Josh’s positive self-image and sense of worth gave him the COURAGE, CONFIDENCE, HUMILITY, AND EMPATHY to bare his deepest feelings so that others who followed behind him would know they were not alone.
Josh was 9 years old when he drew this card for me after I broke my leg in a skiing accident. What struck me most was how someone in a wheelchair was feeling sorry for someone who could get better. This simple card from a child lifted my spirits and helped me through my recovery. This ability to connect with people was one of Josh’s special gifts that only got better through the years.
I leave to the Rabbis the imponderables of Judaism. But suffice it to say, I believe in what I call “Cosmic Coincidences.” Josh died in the hospital where he was born. It was cold and snowy when he was born; it was cold and snowy when he died.

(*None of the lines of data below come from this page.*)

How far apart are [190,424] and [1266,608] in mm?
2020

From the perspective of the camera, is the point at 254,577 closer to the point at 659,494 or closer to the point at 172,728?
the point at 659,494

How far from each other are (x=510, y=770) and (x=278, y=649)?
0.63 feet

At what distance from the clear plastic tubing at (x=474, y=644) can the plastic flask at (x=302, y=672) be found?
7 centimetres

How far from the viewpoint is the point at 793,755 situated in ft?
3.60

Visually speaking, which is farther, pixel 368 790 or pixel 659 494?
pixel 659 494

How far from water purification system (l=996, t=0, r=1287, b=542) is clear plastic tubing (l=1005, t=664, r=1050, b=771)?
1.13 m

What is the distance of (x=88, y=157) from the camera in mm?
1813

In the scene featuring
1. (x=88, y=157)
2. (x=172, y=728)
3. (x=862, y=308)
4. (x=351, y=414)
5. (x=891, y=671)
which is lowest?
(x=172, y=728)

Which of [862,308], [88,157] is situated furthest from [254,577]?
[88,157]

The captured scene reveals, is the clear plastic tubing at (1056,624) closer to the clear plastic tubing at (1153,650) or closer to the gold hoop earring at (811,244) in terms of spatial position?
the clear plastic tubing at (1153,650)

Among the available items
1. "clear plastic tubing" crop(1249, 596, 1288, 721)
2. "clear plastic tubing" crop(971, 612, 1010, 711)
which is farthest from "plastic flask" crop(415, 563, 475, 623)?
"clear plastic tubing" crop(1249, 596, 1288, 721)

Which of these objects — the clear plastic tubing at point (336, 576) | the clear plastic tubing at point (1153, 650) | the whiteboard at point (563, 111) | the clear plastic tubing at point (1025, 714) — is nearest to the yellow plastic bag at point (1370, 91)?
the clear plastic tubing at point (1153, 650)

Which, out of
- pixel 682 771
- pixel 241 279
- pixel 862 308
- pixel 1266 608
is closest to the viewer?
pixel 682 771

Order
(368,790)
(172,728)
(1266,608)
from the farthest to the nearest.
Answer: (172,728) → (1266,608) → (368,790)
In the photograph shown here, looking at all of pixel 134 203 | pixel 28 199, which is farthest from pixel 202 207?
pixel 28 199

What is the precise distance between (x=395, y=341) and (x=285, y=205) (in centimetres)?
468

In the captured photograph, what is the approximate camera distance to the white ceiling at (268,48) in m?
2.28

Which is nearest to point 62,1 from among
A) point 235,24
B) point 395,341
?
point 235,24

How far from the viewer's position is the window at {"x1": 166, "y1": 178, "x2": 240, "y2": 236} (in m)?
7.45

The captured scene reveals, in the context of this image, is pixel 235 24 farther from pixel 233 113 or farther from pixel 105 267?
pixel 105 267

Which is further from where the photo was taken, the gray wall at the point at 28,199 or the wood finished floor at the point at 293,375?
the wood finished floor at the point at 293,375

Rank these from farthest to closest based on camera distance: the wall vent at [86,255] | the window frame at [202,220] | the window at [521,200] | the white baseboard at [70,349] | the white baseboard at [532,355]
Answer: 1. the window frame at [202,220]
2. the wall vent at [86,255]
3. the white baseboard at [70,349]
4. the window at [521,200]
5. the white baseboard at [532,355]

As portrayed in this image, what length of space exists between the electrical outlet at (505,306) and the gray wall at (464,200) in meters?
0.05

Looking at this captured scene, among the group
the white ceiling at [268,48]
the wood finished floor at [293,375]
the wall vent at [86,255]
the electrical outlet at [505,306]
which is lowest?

My Bar Mitzvah torah portion dealt with God’s blessing and Abraham getting his new name. The torah portion this week talks about Abraham’s grandson, Jacob, and Jacob’s dream the night before he faces his brother Esau. At the end of the dream, as dawn breaks, Jacob gets his blessing and a new name: Israel.
For almost 32 years, more than twice as long as those of us who loved him had hoped for, Josh wrestled his Angel on Earth and did a hell of a job. I believe he accomplished what God sent him to do and then blessed him and brought him home.
Amy and Steph, your parents put Josh’s name in yours for good reason. Although we lay to rest the vessel, his soul and spirit lives on as his name intertwined with yours takes on new meaning. He will always be with you. He will always be your
Big Brother. He will always tell you the right thing to do, even if you don’t want his advice.
I can imagine Josh wheeling up to the Guard House at the Pearly Gates being asked, “Well Josh, was it worth the ride to get here?” Besides trying to sell another copy of his book, he answers in his own words:
“It is truly the quality of my life, not its duration that makes me most fortunate…
I have had the opportunity to spend more time with my family, including the time to watch my little sister grow up. I am surrounded by caring, dedicated nurses and attendants… I have the respect and admiration of my friends, who have not forgotten me. And, if anything, I believe … my experiences haven given me a greater appreciation for life. My life may not be perfect, but it has definitely been worth the ride.”
How many of us will be as blessed at our life’s end to feel the same?
Josh will be sorely missed. But he will never be forgotten. He leaves us all his legacy of the power of the human spirit and the challenge to do good and accomplish great things.